**TASK OBJECTIVE:**
Please give the entries again in full and exactly, without any picture.

**PROVIDED RECORDS:**
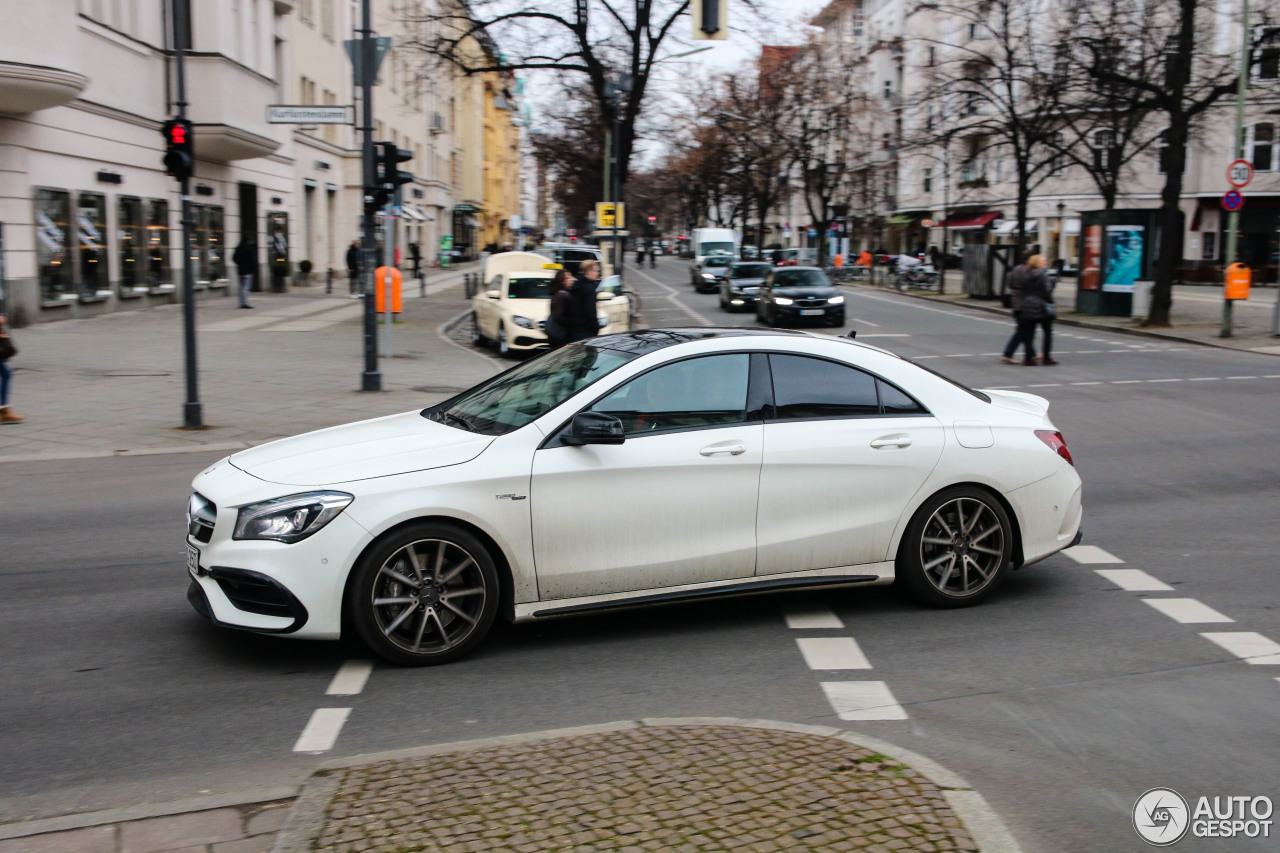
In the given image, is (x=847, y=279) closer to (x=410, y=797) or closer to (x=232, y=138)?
(x=232, y=138)

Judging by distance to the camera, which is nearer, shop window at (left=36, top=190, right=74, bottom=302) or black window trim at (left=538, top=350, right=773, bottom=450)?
black window trim at (left=538, top=350, right=773, bottom=450)

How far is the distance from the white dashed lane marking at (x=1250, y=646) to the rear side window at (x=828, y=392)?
1.80 metres

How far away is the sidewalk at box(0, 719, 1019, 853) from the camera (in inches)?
138

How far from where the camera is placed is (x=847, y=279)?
63.6 m

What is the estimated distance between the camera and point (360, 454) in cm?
547

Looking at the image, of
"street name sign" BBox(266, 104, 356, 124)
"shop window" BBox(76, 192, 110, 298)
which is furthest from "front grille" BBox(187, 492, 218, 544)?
"shop window" BBox(76, 192, 110, 298)

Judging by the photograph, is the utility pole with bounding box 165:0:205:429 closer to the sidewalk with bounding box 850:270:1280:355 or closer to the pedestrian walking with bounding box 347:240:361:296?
the sidewalk with bounding box 850:270:1280:355

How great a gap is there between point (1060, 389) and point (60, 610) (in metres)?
13.8

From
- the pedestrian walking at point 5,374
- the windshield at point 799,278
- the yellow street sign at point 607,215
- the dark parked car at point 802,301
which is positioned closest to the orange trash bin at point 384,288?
the pedestrian walking at point 5,374

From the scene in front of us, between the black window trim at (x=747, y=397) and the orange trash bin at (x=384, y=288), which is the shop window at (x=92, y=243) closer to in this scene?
the orange trash bin at (x=384, y=288)

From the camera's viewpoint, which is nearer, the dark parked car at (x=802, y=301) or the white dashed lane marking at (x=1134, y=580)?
the white dashed lane marking at (x=1134, y=580)

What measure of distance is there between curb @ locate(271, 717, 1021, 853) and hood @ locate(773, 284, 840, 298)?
2653cm

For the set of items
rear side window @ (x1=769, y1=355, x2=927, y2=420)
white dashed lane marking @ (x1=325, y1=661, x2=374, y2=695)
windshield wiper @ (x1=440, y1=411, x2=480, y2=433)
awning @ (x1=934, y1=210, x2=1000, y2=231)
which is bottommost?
white dashed lane marking @ (x1=325, y1=661, x2=374, y2=695)

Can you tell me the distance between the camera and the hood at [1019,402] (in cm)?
678
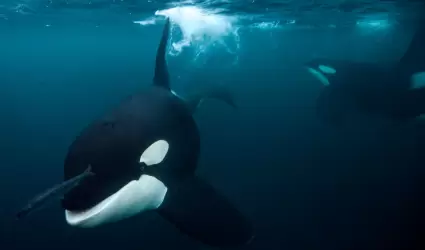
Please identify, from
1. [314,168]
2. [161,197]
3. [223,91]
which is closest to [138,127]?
[161,197]

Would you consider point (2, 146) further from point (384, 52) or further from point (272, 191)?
point (384, 52)

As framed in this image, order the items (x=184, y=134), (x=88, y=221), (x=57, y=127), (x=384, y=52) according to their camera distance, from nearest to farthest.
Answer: (x=88, y=221), (x=184, y=134), (x=57, y=127), (x=384, y=52)

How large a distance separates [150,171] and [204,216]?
53.6 inches

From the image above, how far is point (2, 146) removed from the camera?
894 inches

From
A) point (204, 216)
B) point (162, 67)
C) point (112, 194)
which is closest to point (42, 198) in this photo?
point (112, 194)

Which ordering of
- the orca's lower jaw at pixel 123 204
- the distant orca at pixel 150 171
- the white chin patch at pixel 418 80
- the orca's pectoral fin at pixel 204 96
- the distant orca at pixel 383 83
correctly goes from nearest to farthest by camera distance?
the orca's lower jaw at pixel 123 204 < the distant orca at pixel 150 171 < the orca's pectoral fin at pixel 204 96 < the white chin patch at pixel 418 80 < the distant orca at pixel 383 83

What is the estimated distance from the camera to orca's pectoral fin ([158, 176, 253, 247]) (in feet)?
17.4

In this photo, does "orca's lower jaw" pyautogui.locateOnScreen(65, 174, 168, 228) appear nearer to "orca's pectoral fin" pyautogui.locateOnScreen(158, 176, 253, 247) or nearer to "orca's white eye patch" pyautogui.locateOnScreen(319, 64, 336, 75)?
"orca's pectoral fin" pyautogui.locateOnScreen(158, 176, 253, 247)

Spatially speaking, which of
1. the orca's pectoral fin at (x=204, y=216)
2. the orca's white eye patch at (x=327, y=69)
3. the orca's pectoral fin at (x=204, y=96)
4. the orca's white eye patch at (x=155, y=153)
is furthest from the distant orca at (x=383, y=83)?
the orca's white eye patch at (x=155, y=153)

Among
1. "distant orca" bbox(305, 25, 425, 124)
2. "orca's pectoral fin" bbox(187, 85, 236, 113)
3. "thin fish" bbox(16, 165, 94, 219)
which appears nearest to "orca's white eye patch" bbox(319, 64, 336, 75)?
"distant orca" bbox(305, 25, 425, 124)

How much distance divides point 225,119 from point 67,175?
1918cm

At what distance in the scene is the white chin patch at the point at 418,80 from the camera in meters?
12.3

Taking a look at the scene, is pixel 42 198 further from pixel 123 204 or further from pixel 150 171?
pixel 150 171

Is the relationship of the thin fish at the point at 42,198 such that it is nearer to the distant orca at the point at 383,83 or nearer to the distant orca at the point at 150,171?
the distant orca at the point at 150,171
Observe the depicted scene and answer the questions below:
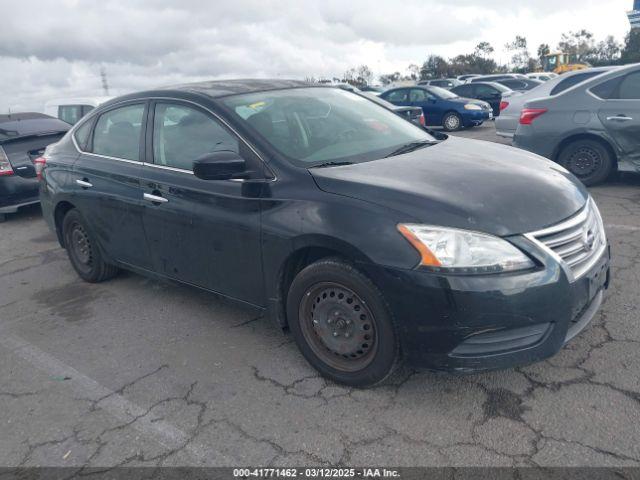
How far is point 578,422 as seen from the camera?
2586mm

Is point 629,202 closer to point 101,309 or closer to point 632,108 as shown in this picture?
point 632,108

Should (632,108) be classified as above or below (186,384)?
above

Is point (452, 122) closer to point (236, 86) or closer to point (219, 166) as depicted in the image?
point (236, 86)

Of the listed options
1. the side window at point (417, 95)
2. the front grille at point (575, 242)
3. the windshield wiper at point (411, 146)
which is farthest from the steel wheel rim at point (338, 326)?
the side window at point (417, 95)

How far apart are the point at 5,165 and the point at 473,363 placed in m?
7.10

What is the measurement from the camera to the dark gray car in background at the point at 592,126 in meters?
6.65

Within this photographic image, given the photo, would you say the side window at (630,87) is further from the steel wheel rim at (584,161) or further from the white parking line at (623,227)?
the white parking line at (623,227)

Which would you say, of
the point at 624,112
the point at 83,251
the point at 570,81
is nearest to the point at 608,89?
the point at 624,112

**TASK ANSWER:**
In the given image, is (x=847, y=279) closer to (x=410, y=797) or closer to (x=232, y=138)?
(x=232, y=138)

Judging by distance to the camera, which is nearer, shop window at (left=36, top=190, right=74, bottom=302) or black window trim at (left=538, top=350, right=773, bottom=450)?
black window trim at (left=538, top=350, right=773, bottom=450)

How far is the distance from the white dashed lane marking at (x=1250, y=646) to the rear side window at (x=828, y=392)?
1.80 metres

How far away is the sidewalk at box(0, 719, 1019, 853) from the camera (in inches)?
138

How far from where the camera is placed is (x=847, y=279)?
63.6 m

What is the estimated distance between the camera and point (360, 454) in cm?
547

Looking at the image, of
"street name sign" BBox(266, 104, 356, 124)
"shop window" BBox(76, 192, 110, 298)
which is furthest from "front grille" BBox(187, 492, 218, 544)?
"shop window" BBox(76, 192, 110, 298)

Judging by the photograph, is the utility pole with bounding box 165:0:205:429 closer to the sidewalk with bounding box 850:270:1280:355 or closer to the pedestrian walking with bounding box 347:240:361:296?
the sidewalk with bounding box 850:270:1280:355

How great a gap is there between point (1060, 389) and point (60, 610) (in metres)?
13.8

From
- the pedestrian walking at point 5,374
- the windshield at point 799,278
- the yellow street sign at point 607,215
- the dark parked car at point 802,301
which is positioned closest to the orange trash bin at point 384,288?
the pedestrian walking at point 5,374

From the scene in front of us, between the black window trim at (x=747, y=397) and the orange trash bin at (x=384, y=288), which is the shop window at (x=92, y=243) closer to in this scene?
the orange trash bin at (x=384, y=288)

From the camera's viewpoint, which is nearer, the dark parked car at (x=802, y=301) or the white dashed lane marking at (x=1134, y=580)?
the white dashed lane marking at (x=1134, y=580)

What measure of distance is there between curb @ locate(271, 717, 1021, 853) and hood @ locate(773, 284, 840, 298)?
2653cm

For the set of items
rear side window @ (x1=769, y1=355, x2=927, y2=420)
white dashed lane marking @ (x1=325, y1=661, x2=374, y2=695)
windshield wiper @ (x1=440, y1=411, x2=480, y2=433)
awning @ (x1=934, y1=210, x2=1000, y2=231)
which is bottommost?
white dashed lane marking @ (x1=325, y1=661, x2=374, y2=695)

Can you tell me the distance between the camera and the hood at [1019,402] (in cm)?
678
Please identify, from
1. [314,168]
2. [161,197]
3. [223,91]
which is closest to [138,127]?
[161,197]

Would you consider point (2, 146) further from point (384, 52) or further from point (272, 191)?
point (384, 52)

As framed in this image, order the items (x=184, y=134), (x=88, y=221), (x=57, y=127), (x=384, y=52) according to their camera distance, from nearest to farthest.
Answer: (x=88, y=221), (x=184, y=134), (x=57, y=127), (x=384, y=52)

How large a distance separates [150,171] and [204,216]?
53.6 inches

From the image above, how far is point (2, 146) removed from the camera?
894 inches

From
A) point (204, 216)
B) point (162, 67)
C) point (112, 194)
which is closest to point (42, 198) in this photo?
point (112, 194)

Which ordering of
- the orca's lower jaw at pixel 123 204
- the distant orca at pixel 150 171
- the white chin patch at pixel 418 80
- the orca's pectoral fin at pixel 204 96
- the distant orca at pixel 383 83
correctly goes from nearest to farthest by camera distance?
the orca's lower jaw at pixel 123 204 < the distant orca at pixel 150 171 < the orca's pectoral fin at pixel 204 96 < the white chin patch at pixel 418 80 < the distant orca at pixel 383 83

What is the estimated distance from the camera to orca's pectoral fin ([158, 176, 253, 247]) (in feet)?
17.4

In this photo, does "orca's lower jaw" pyautogui.locateOnScreen(65, 174, 168, 228) appear nearer to "orca's pectoral fin" pyautogui.locateOnScreen(158, 176, 253, 247) or nearer to "orca's white eye patch" pyautogui.locateOnScreen(319, 64, 336, 75)?
"orca's pectoral fin" pyautogui.locateOnScreen(158, 176, 253, 247)

Spatially speaking, which of
1. the orca's pectoral fin at (x=204, y=216)
2. the orca's white eye patch at (x=327, y=69)
3. the orca's pectoral fin at (x=204, y=96)
4. the orca's white eye patch at (x=155, y=153)
is furthest from the distant orca at (x=383, y=83)?
the orca's white eye patch at (x=155, y=153)

Among
1. "distant orca" bbox(305, 25, 425, 124)
2. "orca's pectoral fin" bbox(187, 85, 236, 113)
3. "thin fish" bbox(16, 165, 94, 219)
which appears nearest to "orca's white eye patch" bbox(319, 64, 336, 75)?
"distant orca" bbox(305, 25, 425, 124)

How much distance divides point 225,119 from point 67,175?
1918cm

At what distance in the scene is the white chin patch at the point at 418,80 from the camera in meters?
12.3

Taking a look at the scene, is pixel 42 198 further from pixel 123 204 or further from pixel 150 171?
pixel 150 171

Is the relationship of the thin fish at the point at 42,198 such that it is nearer to the distant orca at the point at 383,83 or nearer to the distant orca at the point at 150,171?
the distant orca at the point at 150,171
Observe the depicted scene and answer the questions below:
How far is point 578,422 as seen from the camera?
2586mm

Is point 629,202 closer to point 101,309 or closer to point 632,108 as shown in this picture?
point 632,108

Should (632,108) be classified as above or below (186,384)?
above

Is point (452, 122) closer to point (236, 86) or closer to point (219, 166) as depicted in the image?
point (236, 86)

Of the listed options
1. the side window at point (417, 95)
2. the front grille at point (575, 242)
3. the windshield wiper at point (411, 146)
which is farthest from the steel wheel rim at point (338, 326)?
the side window at point (417, 95)

How far apart are the point at 5,165 and the point at 473,363 placed in m?
7.10

What is the measurement from the camera to the dark gray car in background at the point at 592,126 in meters?
6.65

Within this photographic image, given the photo, would you say the side window at (630,87) is further from the steel wheel rim at (584,161) or further from the white parking line at (623,227)?
the white parking line at (623,227)

Which would you say, of
the point at 624,112
the point at 83,251
the point at 570,81
is nearest to the point at 608,89?
the point at 624,112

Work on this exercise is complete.